#### SOURCE TEXT
########

The Desire to Write: Northern Soul talks to author Ben Myers
It’s not easy being an independent publisher. Just ask any anyone in the industry about the long hours devoted to promotion and the number of rejections.
Back in the late 1990s, independents were in danger of vanishing. Large publishing houses were swallowing up indies and medium-sized presses to create corporate publishing houses. The idea of being on an independent publisher’s books was scoffed at – that way lies penury and obscurity.
Last year four independent publishers made it onto the Man Booker Prize list. The independents aren’t just coming, they never went away. Today they are at the forefront of discovering new talent. Consider this: Norfolk-based Salt Publishing discovered Carys Bray and picked up Alison Moore’s spellbinding novel, The Lighthouse; Seren Books in Wales published the Costa and Booker-long-listed The Last Hundred Days by Patrick McGuinness. In Hebden Bridge, Bluemoose Books is championing new writing to a global audience. It published King Crow by Michael Stewart, winner of The Guardian’s ‘Not The Booker‘ in 2011 and a recommended read for World Book Day 2012. Adrian Barnes’s Nod was long-listed for The Commonwealth Writers’ Prize 2013 and short-listed for Europe’s biggest Science Fiction prize, The Arthur C. Clarke Award in 2013. Last year it was published in North America.

########

#### RAW DATA
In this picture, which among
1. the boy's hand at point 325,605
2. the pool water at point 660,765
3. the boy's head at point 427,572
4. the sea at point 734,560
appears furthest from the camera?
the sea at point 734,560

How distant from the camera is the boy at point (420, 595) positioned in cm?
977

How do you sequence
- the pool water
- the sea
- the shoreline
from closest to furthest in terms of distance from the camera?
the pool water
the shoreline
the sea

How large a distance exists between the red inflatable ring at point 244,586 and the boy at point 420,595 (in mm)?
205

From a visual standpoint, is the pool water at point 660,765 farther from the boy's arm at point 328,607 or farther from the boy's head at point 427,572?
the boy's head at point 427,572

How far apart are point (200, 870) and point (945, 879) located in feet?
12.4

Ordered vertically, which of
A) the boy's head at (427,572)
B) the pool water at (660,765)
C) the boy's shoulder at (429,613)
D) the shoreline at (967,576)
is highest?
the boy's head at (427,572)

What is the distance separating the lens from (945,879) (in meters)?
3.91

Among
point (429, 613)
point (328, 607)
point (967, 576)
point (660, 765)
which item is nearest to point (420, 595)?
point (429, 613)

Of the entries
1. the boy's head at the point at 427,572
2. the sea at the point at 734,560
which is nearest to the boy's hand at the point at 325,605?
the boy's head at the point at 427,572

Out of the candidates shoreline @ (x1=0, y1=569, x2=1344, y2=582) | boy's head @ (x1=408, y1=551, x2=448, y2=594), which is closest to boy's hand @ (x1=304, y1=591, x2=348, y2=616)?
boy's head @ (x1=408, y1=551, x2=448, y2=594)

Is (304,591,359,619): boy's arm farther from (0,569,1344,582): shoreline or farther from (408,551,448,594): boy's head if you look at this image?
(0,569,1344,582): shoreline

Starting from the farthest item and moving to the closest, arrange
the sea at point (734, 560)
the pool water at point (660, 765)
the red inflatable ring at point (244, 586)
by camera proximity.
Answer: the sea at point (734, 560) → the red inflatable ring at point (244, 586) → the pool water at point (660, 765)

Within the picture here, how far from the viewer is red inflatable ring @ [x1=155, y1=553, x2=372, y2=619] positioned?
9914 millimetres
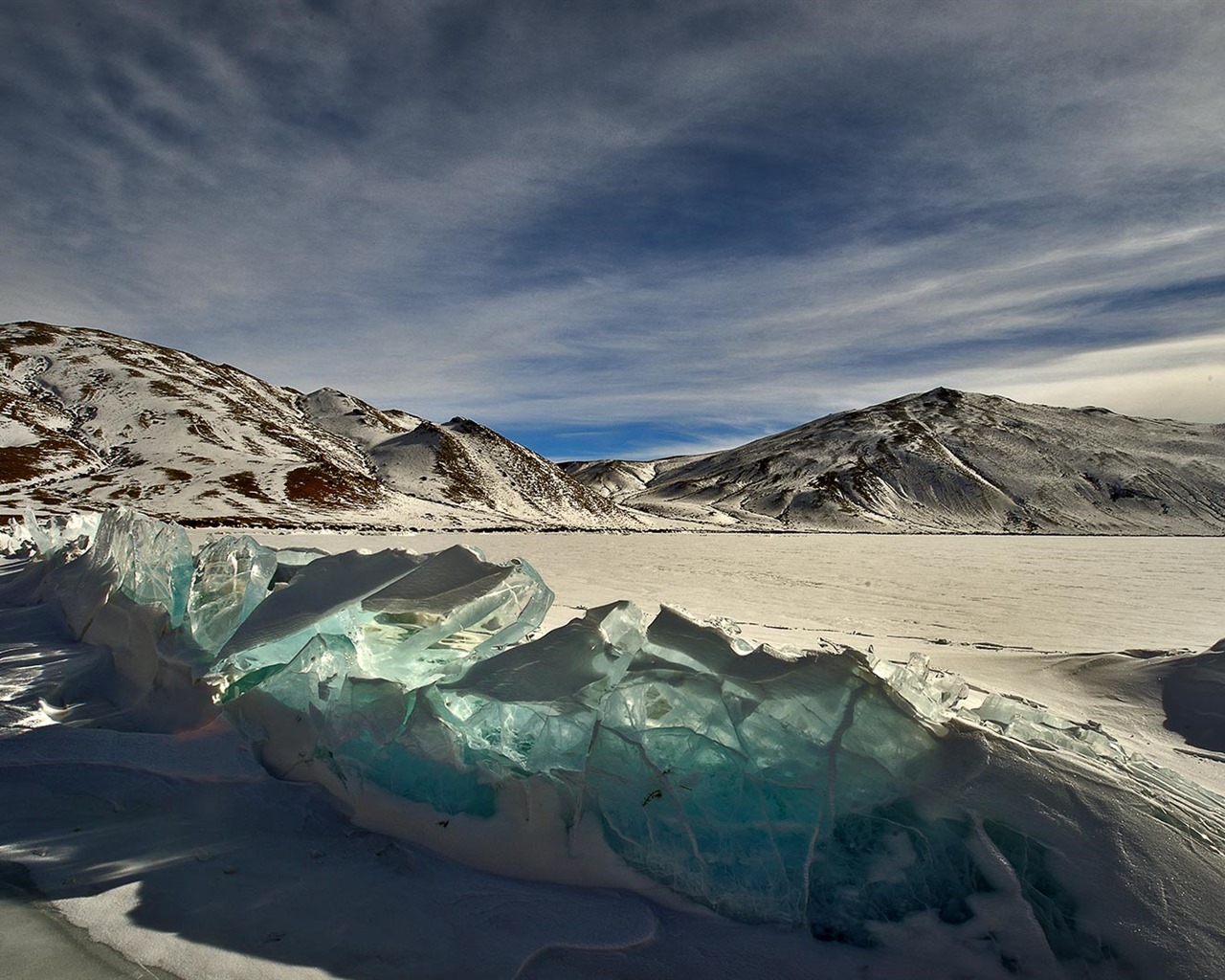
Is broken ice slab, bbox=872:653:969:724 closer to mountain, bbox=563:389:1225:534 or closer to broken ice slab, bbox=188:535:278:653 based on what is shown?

########

#### DIRECTIVES
1/ From the article on independent publishing, reproduce everything from "The Desire to" down to "penury and obscurity.".
2/ Answer from the article on independent publishing:
(a) When were independent publishers in danger of vanishing?
(b) How many independent publishers made it onto the Man Booker Prize list last year?
(c) Where is Bluemoose Books based?

#### THE ANSWERS
1/
The Desire to Write: Northern Soul talks to author Ben Myers
It’s not easy being an independent publisher. Just ask any anyone in the industry about the long hours devoted to promotion and the number of rejections.
Back in the late 1990s, independents were in danger of vanishing. Large publishing houses were swallowing up indies and medium-sized presses to create corporate publishing houses. The idea of being on an independent publisher’s books was scoffed at – that way lies penury and obscurity.

2/
(a) In the late 1990s
(b) Four
(c) Hebden Bridge